Recorded data
"""

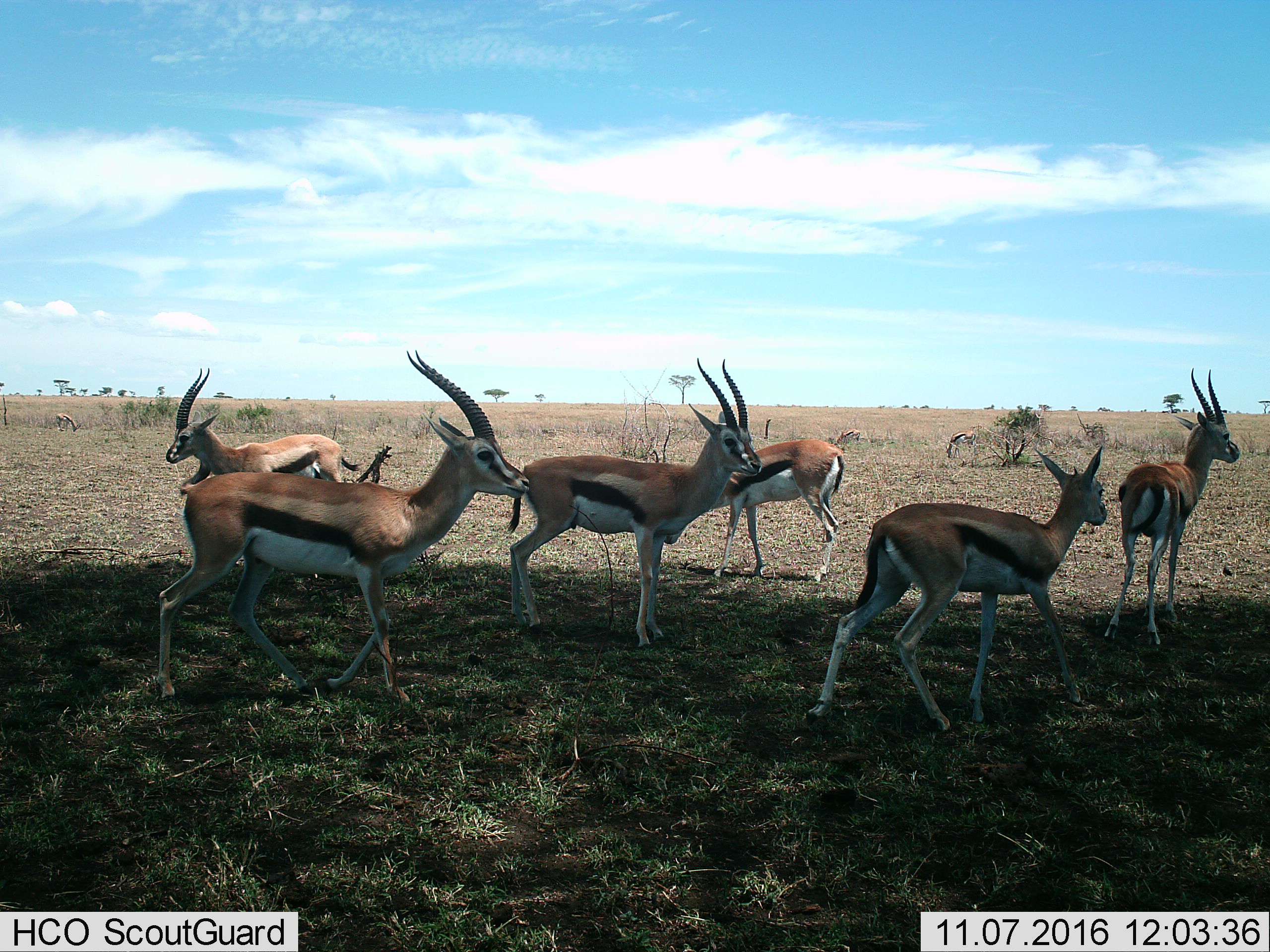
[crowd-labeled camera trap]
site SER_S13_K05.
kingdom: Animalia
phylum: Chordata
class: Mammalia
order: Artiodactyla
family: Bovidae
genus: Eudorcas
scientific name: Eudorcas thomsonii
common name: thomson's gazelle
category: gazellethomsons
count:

"""

__Problem statement__
All of the data gets printed again exactly; the pictures do not.

__The completed task__
[crowd-labeled camera trap]
site SER_S13_K05.
kingdom: Animalia
phylum: Chordata
class: Mammalia
order: Artiodactyla
family: Bovidae
genus: Eudorcas
scientific name: Eudorcas thomsonii
common name: thomson's gazelle
category: gazellethomsons
count:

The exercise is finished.